While retail is changing, the importance of meaningful experiences isn’t. Technology isn’t replacing bricks-and-mortar retail or threatening personal customer experience (CX), but actually enhancing retailer ability to provide memorable experiences to customers. Today, technology is affordable and accessible and, despite the challenges of the last 12 months, we’re living in an era in which starting a business has rarely been easier.

Of course, entrepreneurialism should be celebrated. But, it also creates a crowded, competitive market, where multiple retail brands advertise similar products, prices and services. What’s more, with Australian Securities and Investments Commission (ASIC) data revealing that business registrations in 2020 increased 5.72% YoY compared to 2019, the competition could increase further. So how can your retail business stand out? Becoming a memorable brand requires memorable CX – for success today, that starts behind the scenes.

A new business benchmark

Customer experience has now become a more important differentiator than products and prices. CX encompasses every possible touch-point; online, offline and omnichannel. Memorable or underwhelming CX can determine how interested a customer is in doing or continuing to do business with you. It’s little surprise, then, that almost half (45.9%) are making it their top priority over the next five years.

Designing before reacting to customers

According to Gartner, Customer Experience Management (CXM) is ‘the practice of designing and reacting to customer interactions to meet or exceed customer expectations and, thus, increase customer satisfaction, loyalty, and advocacy’. This means organising, streamlining, and managing every customer interaction to ensure that expectations are not only met, but exceeded, on every channel.

A powerful customer experience management system allows retailers to deploy CX that excels and encourages repeat custom. Traditionally, a CX platform is a collection of integrated tools – including CRM, sales automation, inventory management etc. – to provide a seamless customer experience. Today, shoppers aren’t only prioritising it, they’re demanding it. Indeed, 86% of buyers are willing to pay more for great CX, one in three will leave a brand they love after one bad experience and 92% would entirely abandon it after only two or three.

Could fragmented CX be the problem?

CXM is only as effective as the software used to manage it. Too few consider the importance of seamless integration. Or, more specifically, the perils of misaligned integrations. Your applications could work well individually, but what about together? If your sales, marketing, inventory management and customer support are managed through different, unintegrated, apps, there’s going to be a disconnection. This disconnection is often the root of underwhelming CX.

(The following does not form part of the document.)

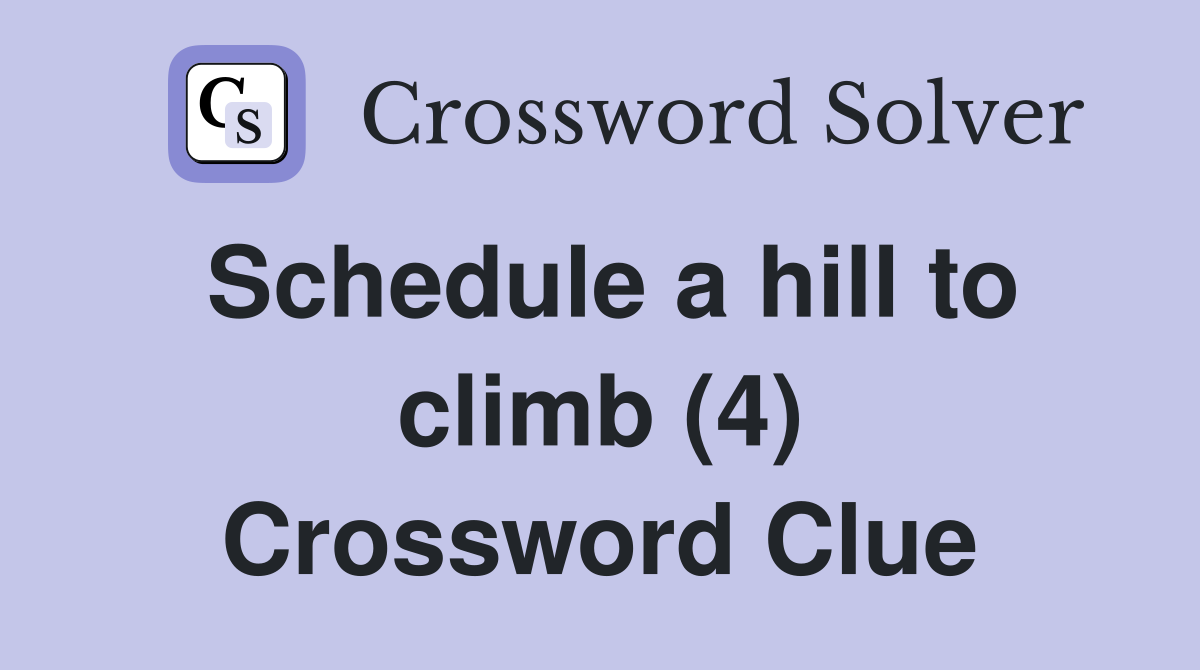 CS Crossword Solver

Schedule a hill to climb (4) Crossword Clue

When it comes to seamless CXM and fantastic CX, less is often more. Smaller businesses use on average 73 different tools or software platforms to run their day-to-day operations, according to Okta. That requires a significant amount of time integrating, managing, and reporting; time that retailers could spend on more important tasks. Consider this: each program has a plethora of packages, subscription fees and add-ons, and often don’t integrate well with other programs you’ve already paid for.

With so much software, and so many different vendors, it can be difficult training your employees to use them. Siloed tools hurt your businesses’ productivity, and makes it difficult to ensure a consistent flow of data – the lifeblood for so many retailers today – across the business. When applications don’t communicate properly, neither will the employees who use them. That hurts them, but maybe more importantly, the customer.

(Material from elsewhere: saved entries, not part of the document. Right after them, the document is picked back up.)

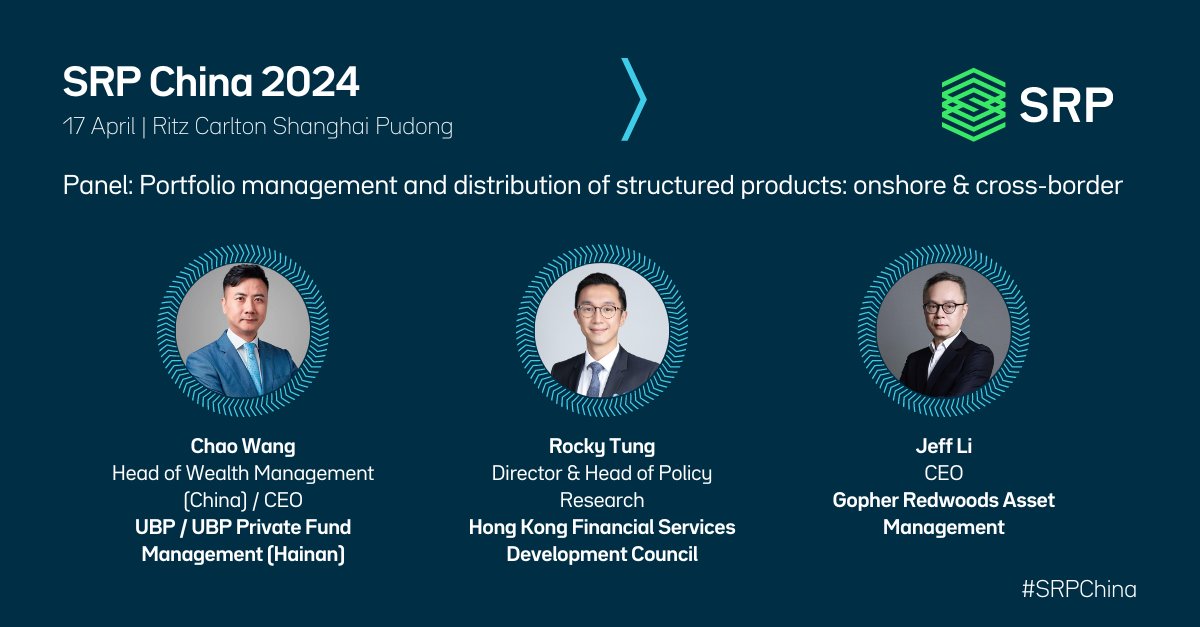 SRP China 2024
17 April | Ritz Carlton Shanghai Pudong

SRP

Panel: Portfolio management and distribution of structured products: onshore & cross-border

Chao Wang
Head of Wealth Management (China) / CEO
UBP / UBP Private Fund Management (Hainan)

Rocky Tung
Director & Head of Policy Research
Hong Kong Financial Services Development Council

Jeff Li
CEO
Gopher Redwoods Asset Management

#SRPChina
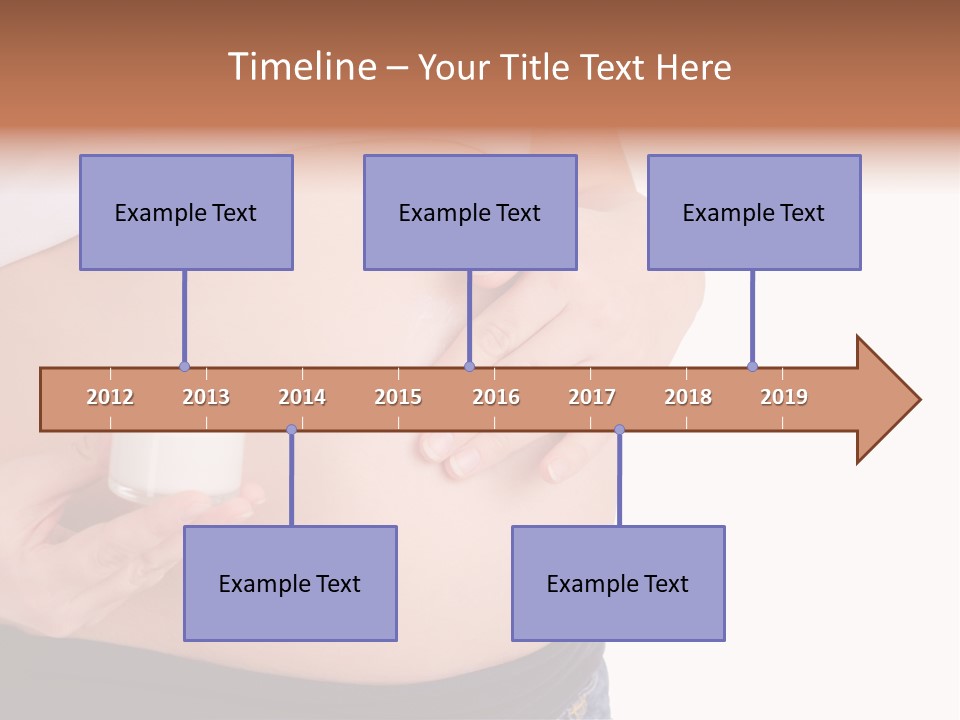 Timeline – Your Title Text Here

Example Text

Example Text

Example Text

2012 2013 2014 2015 2016 2017 2018 2019

Example Text

Example Text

If, for example, a shopper wants to return and refund an item that doesn’t fit, if your accounting and inventory management software is different, it makes it significantly harder for your team to effectively carry out their request.

Unify your strategy

To deliver a customer experience that feels not only effective and memorable but complete, a retailer should use software that feels complete. An integrated technology stack like, for example, Zoho One, which combines every business function, from sales and marketing, to finance, operations and HR, allows you to deploy a seamless omnichannel customer experience.

With great CX, after all, comes great customer satisfaction. Satisfaction incentivises customer loyalty; one of the greatest advantages a retailer can leverage today, when competition is high and external challenges are severe. Satisfied customers are 3.5 times more likely to repurchase and five times more likely to recommend a brand. That starts with the experience you deliver, and today, that starts behind the scenes.

Vijay Sundaram is the chief strategy officer at global technology platform Zoho.